As the dogs sniffed and played around us I realized, once again, how lucky I am to be able to have such an experience and to live on this continent. Like I said, I don’t go looking for close encounters with wildlife in the bush, but sometimes things find me.
I love to fly and I took Rodney Fuhr’s Cessna 182 up to Liuwa Plains in Zambia when he made the decision to close his research camp there and move it to Botswana. I had helped with some of the logistics at Liuwa camp and while I was excited about his new venture in Botswana, it was a little sad to be going back to close things down.
My regular safari tent was still set up in the camp, and I made myself at home again. I helped dismantle the camp during the days and each night, after a couple of beers, I lowered myself onto the camping bed on which I slept.
On the third night I brushed against the canvas wall of the tent and heard a rustling noise, followed by a low, guttural, almost ghostly noise: “Hoaaaaaaaarrrrrrrrrrr.” Odd sound, I thought, so I deliberately hit the wall again. Up beside me reared a fully grown black cobra. This snake was probably one-and-a-half times my size, and as I don’t have any snake-wrangling experience, I beat it out of that tent in quick time.
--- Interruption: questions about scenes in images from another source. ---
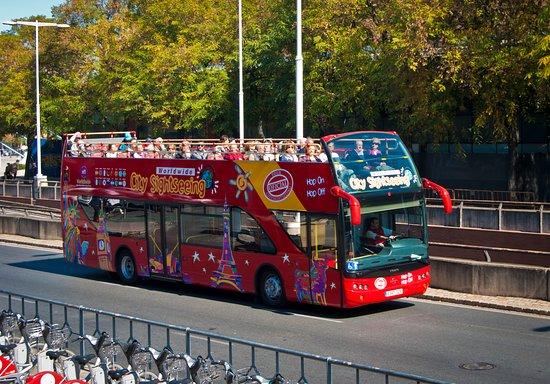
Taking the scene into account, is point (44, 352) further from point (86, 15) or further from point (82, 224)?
point (86, 15)

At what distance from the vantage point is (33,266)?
2983 cm

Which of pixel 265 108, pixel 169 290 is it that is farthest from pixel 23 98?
A: pixel 169 290

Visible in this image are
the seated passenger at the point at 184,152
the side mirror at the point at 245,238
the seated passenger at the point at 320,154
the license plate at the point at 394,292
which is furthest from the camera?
the seated passenger at the point at 184,152

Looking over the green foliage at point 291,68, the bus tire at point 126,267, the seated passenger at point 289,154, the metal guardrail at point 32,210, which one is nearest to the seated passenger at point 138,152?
the bus tire at point 126,267

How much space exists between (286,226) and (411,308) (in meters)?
3.15

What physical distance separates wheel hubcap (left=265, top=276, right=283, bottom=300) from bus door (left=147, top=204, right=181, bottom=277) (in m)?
3.05

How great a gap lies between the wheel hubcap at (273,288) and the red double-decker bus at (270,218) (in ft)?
0.09

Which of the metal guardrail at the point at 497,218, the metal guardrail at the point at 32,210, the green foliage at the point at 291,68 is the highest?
the green foliage at the point at 291,68

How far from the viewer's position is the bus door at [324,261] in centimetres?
1950

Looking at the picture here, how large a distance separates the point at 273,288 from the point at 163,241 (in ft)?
13.1

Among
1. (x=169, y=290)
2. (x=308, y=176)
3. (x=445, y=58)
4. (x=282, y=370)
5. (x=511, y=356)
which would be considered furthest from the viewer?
(x=445, y=58)

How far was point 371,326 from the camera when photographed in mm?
19156

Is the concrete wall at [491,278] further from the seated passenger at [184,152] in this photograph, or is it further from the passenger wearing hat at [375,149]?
the seated passenger at [184,152]

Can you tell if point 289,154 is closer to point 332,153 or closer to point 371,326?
point 332,153
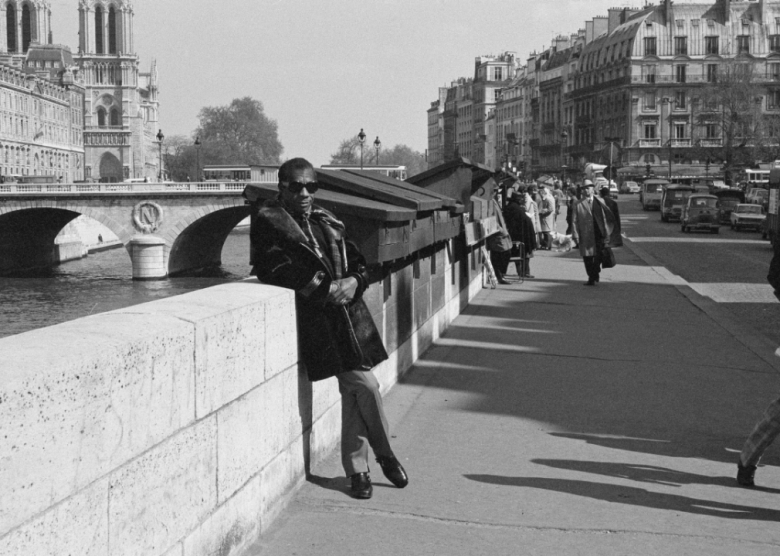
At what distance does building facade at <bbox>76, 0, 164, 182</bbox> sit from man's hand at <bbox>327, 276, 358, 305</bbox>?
155 meters

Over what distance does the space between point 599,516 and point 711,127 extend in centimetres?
10446

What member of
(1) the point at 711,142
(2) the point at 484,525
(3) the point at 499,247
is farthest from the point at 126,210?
(2) the point at 484,525

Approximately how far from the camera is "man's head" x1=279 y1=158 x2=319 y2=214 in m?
5.46

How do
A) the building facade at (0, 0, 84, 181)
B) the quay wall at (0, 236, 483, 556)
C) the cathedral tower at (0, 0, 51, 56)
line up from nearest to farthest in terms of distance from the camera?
1. the quay wall at (0, 236, 483, 556)
2. the building facade at (0, 0, 84, 181)
3. the cathedral tower at (0, 0, 51, 56)

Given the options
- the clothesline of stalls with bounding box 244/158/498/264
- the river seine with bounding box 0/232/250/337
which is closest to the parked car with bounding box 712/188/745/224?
the river seine with bounding box 0/232/250/337

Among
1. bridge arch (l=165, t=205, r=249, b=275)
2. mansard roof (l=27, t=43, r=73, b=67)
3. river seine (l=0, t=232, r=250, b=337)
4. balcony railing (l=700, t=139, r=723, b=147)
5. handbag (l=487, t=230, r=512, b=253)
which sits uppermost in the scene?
mansard roof (l=27, t=43, r=73, b=67)

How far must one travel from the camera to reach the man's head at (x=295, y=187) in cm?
546

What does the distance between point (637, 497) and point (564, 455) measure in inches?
34.3

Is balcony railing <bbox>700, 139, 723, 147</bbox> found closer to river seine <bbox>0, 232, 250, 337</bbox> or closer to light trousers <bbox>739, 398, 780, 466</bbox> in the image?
river seine <bbox>0, 232, 250, 337</bbox>

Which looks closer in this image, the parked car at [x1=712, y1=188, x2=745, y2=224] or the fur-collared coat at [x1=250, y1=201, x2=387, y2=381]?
the fur-collared coat at [x1=250, y1=201, x2=387, y2=381]

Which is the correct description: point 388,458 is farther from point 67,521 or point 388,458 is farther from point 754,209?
point 754,209

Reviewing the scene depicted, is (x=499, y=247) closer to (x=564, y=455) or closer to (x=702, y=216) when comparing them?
(x=564, y=455)

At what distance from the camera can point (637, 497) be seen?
5.76 m

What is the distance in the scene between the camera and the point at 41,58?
16088cm
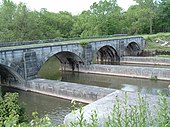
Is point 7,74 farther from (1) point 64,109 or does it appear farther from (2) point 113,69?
(2) point 113,69

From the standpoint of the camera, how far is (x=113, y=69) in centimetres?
2925

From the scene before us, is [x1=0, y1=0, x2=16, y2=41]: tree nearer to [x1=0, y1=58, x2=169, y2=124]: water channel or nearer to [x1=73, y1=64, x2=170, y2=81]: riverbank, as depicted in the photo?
[x1=0, y1=58, x2=169, y2=124]: water channel

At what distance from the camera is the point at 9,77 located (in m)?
24.5

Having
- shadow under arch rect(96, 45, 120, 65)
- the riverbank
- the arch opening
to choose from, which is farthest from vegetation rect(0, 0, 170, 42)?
the riverbank

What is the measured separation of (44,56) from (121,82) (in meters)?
9.24

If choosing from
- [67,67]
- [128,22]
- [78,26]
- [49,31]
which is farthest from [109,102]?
[128,22]

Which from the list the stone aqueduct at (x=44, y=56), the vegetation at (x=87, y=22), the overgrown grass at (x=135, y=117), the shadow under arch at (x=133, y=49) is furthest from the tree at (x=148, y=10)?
the overgrown grass at (x=135, y=117)

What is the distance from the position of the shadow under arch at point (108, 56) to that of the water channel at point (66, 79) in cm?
953

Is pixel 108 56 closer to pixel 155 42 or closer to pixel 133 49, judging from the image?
pixel 133 49

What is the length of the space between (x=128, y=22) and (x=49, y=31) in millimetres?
25143

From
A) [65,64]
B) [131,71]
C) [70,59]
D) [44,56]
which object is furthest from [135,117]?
[65,64]

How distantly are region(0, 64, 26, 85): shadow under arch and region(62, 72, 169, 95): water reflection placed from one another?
6965 millimetres

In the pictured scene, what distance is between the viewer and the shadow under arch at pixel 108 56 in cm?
3925

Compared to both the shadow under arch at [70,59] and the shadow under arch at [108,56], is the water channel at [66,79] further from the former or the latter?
the shadow under arch at [108,56]
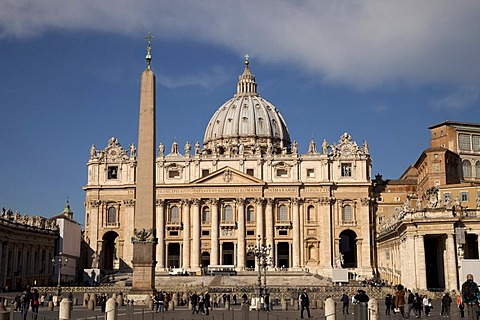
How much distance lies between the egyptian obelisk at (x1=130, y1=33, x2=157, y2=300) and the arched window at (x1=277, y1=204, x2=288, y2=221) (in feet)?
164

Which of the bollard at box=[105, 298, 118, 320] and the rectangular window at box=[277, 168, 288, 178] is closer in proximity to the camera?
the bollard at box=[105, 298, 118, 320]

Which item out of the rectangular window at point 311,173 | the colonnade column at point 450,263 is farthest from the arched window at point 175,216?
the colonnade column at point 450,263

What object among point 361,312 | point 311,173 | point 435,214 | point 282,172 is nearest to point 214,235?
point 282,172

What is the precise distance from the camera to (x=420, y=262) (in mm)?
45406

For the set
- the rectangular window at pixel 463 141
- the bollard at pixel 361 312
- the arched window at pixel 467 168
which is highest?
the rectangular window at pixel 463 141

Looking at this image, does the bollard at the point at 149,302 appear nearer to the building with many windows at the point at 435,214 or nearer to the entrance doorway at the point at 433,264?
the building with many windows at the point at 435,214

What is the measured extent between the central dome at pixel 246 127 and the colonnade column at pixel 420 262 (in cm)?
5478

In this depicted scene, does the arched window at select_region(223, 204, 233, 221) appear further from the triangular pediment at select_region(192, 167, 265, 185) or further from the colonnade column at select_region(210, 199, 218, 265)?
the triangular pediment at select_region(192, 167, 265, 185)

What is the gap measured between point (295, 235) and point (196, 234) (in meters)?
11.6

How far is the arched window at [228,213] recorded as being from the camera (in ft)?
264

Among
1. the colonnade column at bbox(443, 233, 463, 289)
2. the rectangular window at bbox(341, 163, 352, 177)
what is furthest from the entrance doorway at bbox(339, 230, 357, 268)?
the colonnade column at bbox(443, 233, 463, 289)

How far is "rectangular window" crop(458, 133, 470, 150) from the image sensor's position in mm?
68137

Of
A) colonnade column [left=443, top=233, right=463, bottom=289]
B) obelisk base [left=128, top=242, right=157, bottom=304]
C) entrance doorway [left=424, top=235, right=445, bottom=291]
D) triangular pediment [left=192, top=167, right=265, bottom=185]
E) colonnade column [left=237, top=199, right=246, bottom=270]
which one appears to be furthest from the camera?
triangular pediment [left=192, top=167, right=265, bottom=185]

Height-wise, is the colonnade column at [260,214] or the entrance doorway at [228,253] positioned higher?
the colonnade column at [260,214]
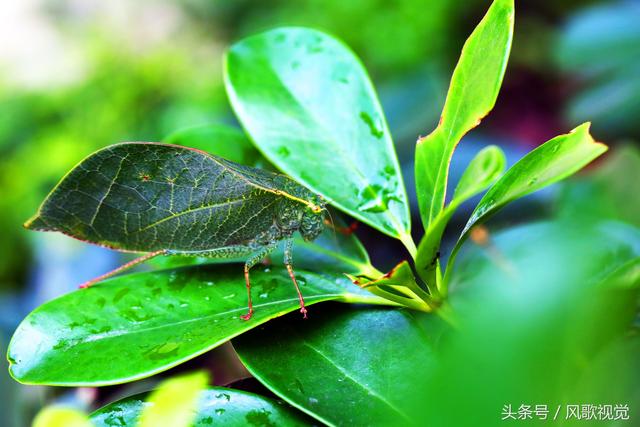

It’s interesting how man and nature can live side by side in harmony until something disturbs the balance. That snake had probably made its home in the tent for some time and had been quite happy to tolerate me for two nights until I bumped the canvas. If I hadn’t disturbed or alarmed him, we might never have confronted each other.
I like to look after my machines and I keep all of my cars, my Triumph motorcycle, and a 1957 Series I Land Rover I own in pristine condition.
Rodney’s 182 was being kept at Lanseria Airport, and while that is not far from where I live, I wanted to move the aircraft to the Lion Park’s airstrip so that I could better care for the aircraft.
The park’s airstrip is only four hundred and fifty meters long, which is not huge. At the time I was a relatively novice pilot, but I read the spec sheets for the Cessna and found that it could be landed on an airstrip the length of ours, though there was a note that said only experienced pilots should attempt landing on strips less than a certain length. I had about a hundred hours at the time and I was bold enough to consider myself experienced enough.
I’m not a recluse, but I love flying by myself and having time to myself. The only person I have to talk to in the air is the air traffic controller, and for the rest of the time I can think and just enjoy the freedom of being airborne and as free as a bird. As well as the 182, I fly a Thunderbird fixed-wing microlight, and a Zenair Sky Jeep. We use the aircraft at the research camps and to keep an eye on our game at the Kingdom. Recreationally, I catch up for breakfast with a bunch of other pilots at different airstrips from time to time.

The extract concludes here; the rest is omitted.